Sorular —
• a. Zorbalık metnine göre aşağıdaki soruları yanıtlayın.
(i) Bir eylemin zorbalık sayılması için olumsuz eylemlerin nasıl uygulanıyor olması gerekir?
(ii) Sembolik zorbalık hangi zorbalık türlerine eşlik edebilir?
(iii) Metnin üçüncü başlığı hangi soruyu soruyor?
• b. Zorbalık metnine göre güçlü taraf, güçsüz olanı ne için hırpalar ve küçük düşürür? Bir ya da iki cümleyle açıklayın.
• c. Zorbalık metninde "Fiziksel zorbalık: Isırma, saç" sözlerinin bulunduğu yerden başlayın ve "el koyma, vb." sözlerinden sonra durun. Bu bölümü "odaya kilitleme" yerine "dolaba kilitleme" koyarak güncelleyin.

7 Mart 2012 Çarşamba

siber zorbalık

SİBER ZORBALIK BAŞLIKLARI



1-Zorbalık nedir?
Yaşça ya da fiziksel güç bakımından güçsüz olanın, yaşça büyük olan ya da fiziksel olarak güçlü olan tarafından memnuniyet ve çıkarları için hırpalanması, küçük düşürülmesi anlamına gelen her alanda karşımıza çıkabilecek bir sorundur. Genel anlamda bir eylemin zorbalık olarak tanımlanabilmesi için bazı temel ölçütler gerekmektedir. Bunlar,
-Kasıtlı olarak zarar verme amacıyla saldırgan davranışlarda bulunulması
-Bu olumsuz eylemlerin bir kez değil, sürekli bir şekilde uygulanıyor olması
-Taraflar arasında güç dengesinin eşit olmaması
-Genellikle sistematik ve organize davranışlardan oluşması
2-Zorbalık türleri nelerdir?
Fiziksel zorbalık: Isırma, saç çekme, vurma, itme, dürtme veya çekme biçiminde fiziksel
tacizlerde bulunma, haraç kesme, tekmeleme ya da tokat atma, dövme, odaya kilitleme,
yumruklama, tırmalama, tükürme, korkutarak özel eşyalara zarar verme ya da el koyma, vb.

Sözel zorbalık: Rahatsız edici telefon görüşmeleri, korkutma, şiddet içerikli tehditler, isim
takma, sataşma, sosyoekonomik seviye ya da zeka seviyesi bakımından alay etme, mağdurun ailesine hakaret etme, cinsel anlamda istismar edici sözler söyleme, okulun dışında veya çevresinde korkutma, yanlış veya kötü niyetli dedikodular yayma, vb.

Sembolik zorbalık: Acımasız bakışlar ve çeşitli el hareketleri, arkadaş ilişkilerini etkilemek ya da arkadaşlıkları bozma, genellikle kasti ve sistematik bir şekilde bir kimseyi arkadaş olarak kabul etmeme, yok sayma, çirkin notlar gönderme, çeşitli yerlere mağdurlar hakkında çirkin sözler yazma vb. Bunlar fiziksel ya da sözel zorbalığa eşlik edebilir. Genel olarak zorbalık yukarıda sayılan çeşitlerden bir veya birkaçının kombinasyonu şeklinde görülebilir. Zorbalık başlığı altındaki bu eylemler bireysel ya da grup halinde uygulanabildiği gibi; bu hareketlere maruz kalanlar da bireyler ya da gruplar olabilir.

3-Akran zorbalığı (Bullying) nedir?

Toplanan Kayıtlar —
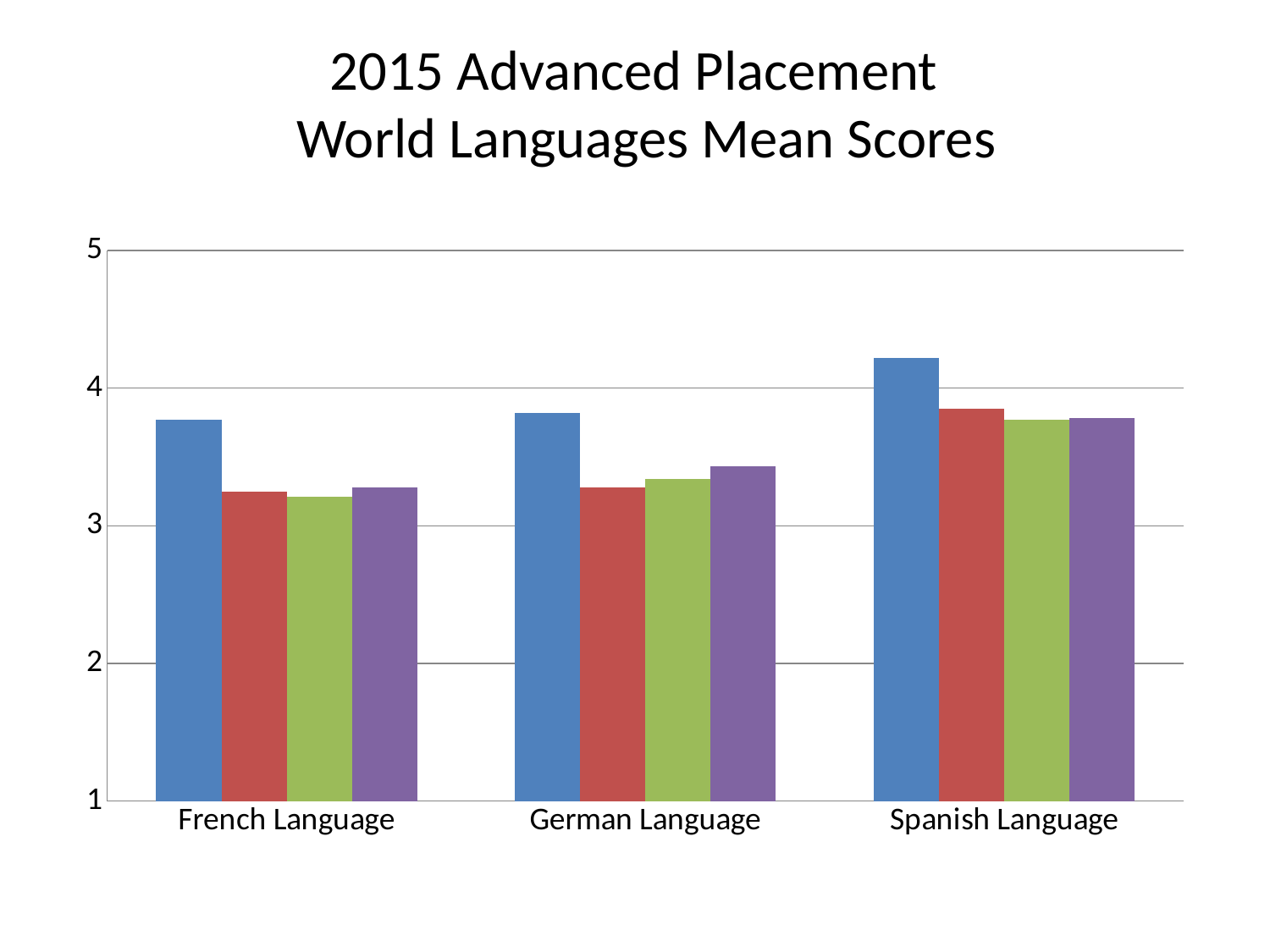
Which language category has the highest blue bar? Spanish Language Is the value of the red bar for German Language greater or less than 3? greater How many language categories are shown on the x axis? 3 Is the value of the blue bar for French Language greater or less than 4? less How many bars are plotted for each language category? 4 What is the title of the chart? 2015 Advanced Placement World Languages Mean Scores Is the value of the blue bar for Spanish Language greater or less than 4? greater What kind of chart is shown on the slide? bar chart For French Language, which is larger, the blue bar or the red bar? the blue bar Which language category has the lowest green bar? French Language Which is larger, the purple bar for Spanish Language or the purple bar for French Language? the purple bar for Spanish Language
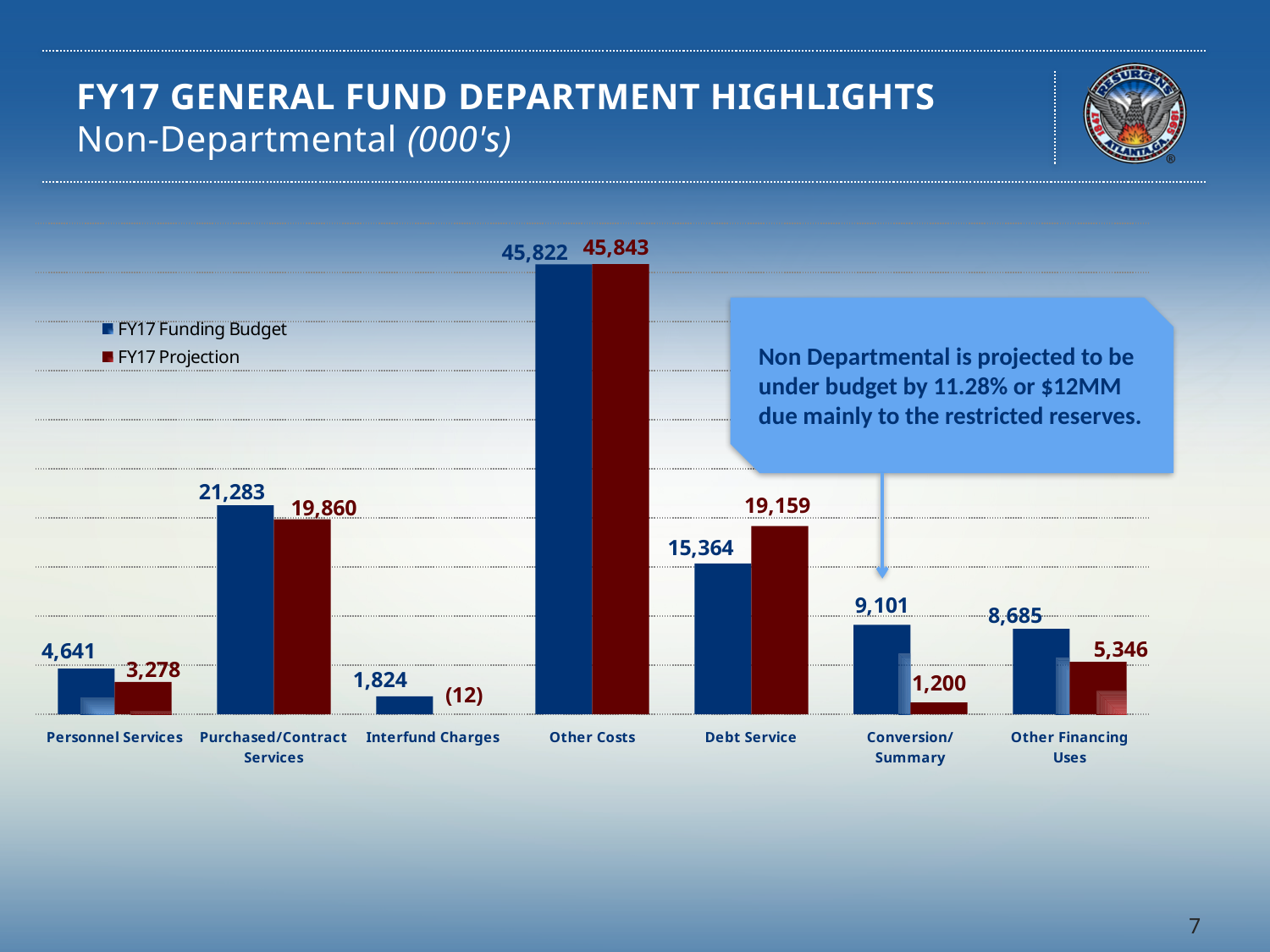
For Debt Service, which is larger: the FY17 Funding Budget or the FY17 Projection? FY17 Projection What is the FY17 Funding Budget value for Conversion/Summary? 9,101 What kind of chart is shown on the slide? Bar chart Which category has the highest FY17 Funding Budget value? Other Costs What is the FY17 Projection value for Debt Service? 19,159 How many categories are shown on the x axis of the chart? 7 Which category has the lowest FY17 Projection value? Interfund Charges How many series does the legend list? 2 What colour represents the FY17 Projection series in the chart? Dark red What is the difference between the FY17 Funding Budget and FY17 Projection for Purchased/Contract Services? 1,423 What is the FY17 Projection value for Interfund Charges? (12) What is the FY17 Funding Budget value for Personnel Services? 4,641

Cevap Anahtarı —
• a.
(i) Bir kez değil, sürekli bir şekilde uygulanıyor olması gerekir.
(ii) Fiziksel ya da sözel zorbalığa eşlik edebilir.
(iii) Akran zorbalığı (Bullying) nedir?

• b. Yaşça büyük ya da fiziksel olarak güçlü olan taraf, güçsüz olanı kendi memnuniyeti ve çıkarları için hırpalar ve küçük düşürür.

• c.
Fiziksel zorbalık: Isırma, saç çekme, vurma, itme, dürtme veya çekme biçiminde fiziksel
tacizlerde bulunma, haraç kesme, tekmeleme ya da tokat atma, dövme, dolaba kilitleme,
yumruklama, tırmalama, tükürme, korkutarak özel eşyalara zarar verme ya da el koyma, vb.